Designing JS promises (2011) - ville
https://raw.github.com/kriskowal/q/master/design/README.js

======
dinduks
You can read this file with syntax highlighting on GitHub:
<https://github.com/kriskowal/q/blob/master/design/README.js>

------
twiceaday
I thought this was going to be about the sad state of JS. Instead it was an
interesting read about JS futures.

<http://en.wikipedia.org/wiki/Futures_and_promises>

------
philbo
There's been a lot of talk [1] about promises on es-discuss in the last week
or so. It looks like an effort is underway with a view to standardising them
as part of the language in the ES7 spec, possibly with a harmonised
DOMPromises spec to come sooner than that for use in the W3C recommendation
track.

The other recent development in this area was the announcement of Promises/A+
[2], an attempt to clarify all of the behavioural aspects of JS promises in a
single spec that many implementations can support.

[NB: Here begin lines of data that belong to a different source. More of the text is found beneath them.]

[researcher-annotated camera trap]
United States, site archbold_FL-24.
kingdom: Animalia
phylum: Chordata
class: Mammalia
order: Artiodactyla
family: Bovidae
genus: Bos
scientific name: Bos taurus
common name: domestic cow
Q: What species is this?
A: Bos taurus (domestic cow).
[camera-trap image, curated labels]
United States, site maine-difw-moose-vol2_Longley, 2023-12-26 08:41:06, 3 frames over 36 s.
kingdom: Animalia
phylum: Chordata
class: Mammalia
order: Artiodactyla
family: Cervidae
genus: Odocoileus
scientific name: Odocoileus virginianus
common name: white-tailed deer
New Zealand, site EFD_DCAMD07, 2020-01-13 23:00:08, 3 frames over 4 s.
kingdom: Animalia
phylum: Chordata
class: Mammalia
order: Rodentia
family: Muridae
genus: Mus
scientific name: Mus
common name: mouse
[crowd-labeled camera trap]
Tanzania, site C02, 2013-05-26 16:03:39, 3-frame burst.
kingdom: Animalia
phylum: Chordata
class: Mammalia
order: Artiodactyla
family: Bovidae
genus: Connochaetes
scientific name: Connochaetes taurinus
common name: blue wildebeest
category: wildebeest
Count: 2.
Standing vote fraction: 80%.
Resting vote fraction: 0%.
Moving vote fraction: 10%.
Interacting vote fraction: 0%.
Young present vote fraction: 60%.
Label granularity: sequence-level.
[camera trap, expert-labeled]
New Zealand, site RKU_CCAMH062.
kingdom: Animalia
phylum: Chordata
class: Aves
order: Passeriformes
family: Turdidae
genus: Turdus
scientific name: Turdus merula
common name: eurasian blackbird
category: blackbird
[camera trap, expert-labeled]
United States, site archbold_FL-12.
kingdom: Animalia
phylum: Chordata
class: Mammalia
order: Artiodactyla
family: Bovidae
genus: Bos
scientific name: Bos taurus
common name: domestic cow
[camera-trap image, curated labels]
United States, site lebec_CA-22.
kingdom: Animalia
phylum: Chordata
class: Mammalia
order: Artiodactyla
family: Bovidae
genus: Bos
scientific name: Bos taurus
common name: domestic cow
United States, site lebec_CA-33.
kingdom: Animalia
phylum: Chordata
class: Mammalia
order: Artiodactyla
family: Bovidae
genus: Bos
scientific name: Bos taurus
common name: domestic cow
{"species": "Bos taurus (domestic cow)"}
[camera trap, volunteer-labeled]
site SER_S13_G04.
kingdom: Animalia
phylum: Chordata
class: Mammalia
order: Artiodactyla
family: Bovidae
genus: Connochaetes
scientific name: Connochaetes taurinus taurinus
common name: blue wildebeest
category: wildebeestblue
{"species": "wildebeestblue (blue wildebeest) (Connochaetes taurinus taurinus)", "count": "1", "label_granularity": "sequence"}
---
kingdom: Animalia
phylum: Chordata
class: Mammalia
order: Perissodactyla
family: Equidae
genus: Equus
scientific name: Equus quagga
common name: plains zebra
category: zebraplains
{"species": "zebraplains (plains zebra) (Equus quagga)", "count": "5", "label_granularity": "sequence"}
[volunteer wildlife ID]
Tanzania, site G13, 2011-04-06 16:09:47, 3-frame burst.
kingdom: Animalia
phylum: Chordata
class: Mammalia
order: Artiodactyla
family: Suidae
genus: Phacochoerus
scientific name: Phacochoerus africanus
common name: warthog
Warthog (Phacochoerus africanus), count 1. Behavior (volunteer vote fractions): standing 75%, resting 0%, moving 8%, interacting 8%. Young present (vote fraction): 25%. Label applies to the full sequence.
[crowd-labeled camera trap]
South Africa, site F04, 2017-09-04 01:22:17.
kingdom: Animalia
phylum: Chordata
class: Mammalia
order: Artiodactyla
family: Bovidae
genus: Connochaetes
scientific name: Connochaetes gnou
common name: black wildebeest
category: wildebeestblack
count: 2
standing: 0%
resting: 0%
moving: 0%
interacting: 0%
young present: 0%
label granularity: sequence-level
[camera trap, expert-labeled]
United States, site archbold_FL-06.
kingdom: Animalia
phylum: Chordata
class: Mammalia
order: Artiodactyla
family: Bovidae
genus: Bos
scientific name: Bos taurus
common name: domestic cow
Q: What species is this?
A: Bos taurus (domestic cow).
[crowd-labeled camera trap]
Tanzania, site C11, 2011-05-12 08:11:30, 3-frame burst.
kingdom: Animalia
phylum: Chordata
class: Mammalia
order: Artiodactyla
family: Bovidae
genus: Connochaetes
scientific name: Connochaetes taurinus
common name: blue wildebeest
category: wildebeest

All in all, I'd say that things are moving very healthily forward in this
regard.

[1] [https://mail.mozilla.org/pipermail/es-
discuss/2012-November/...](https://mail.mozilla.org/pipermail/es-
discuss/2012-November/026188.html)

[2] <https://github.com/promises-aplus/promises-spec>

------
ef4
I can heartily recommend this library. I've been using it extensively both in
the browser and in node.

------
d4mi3n
Excellent write up. I'd love to see more libraries outline their core design
decisions like this!

------
k3n
That was an excellent read; very well-executed on the part of the author.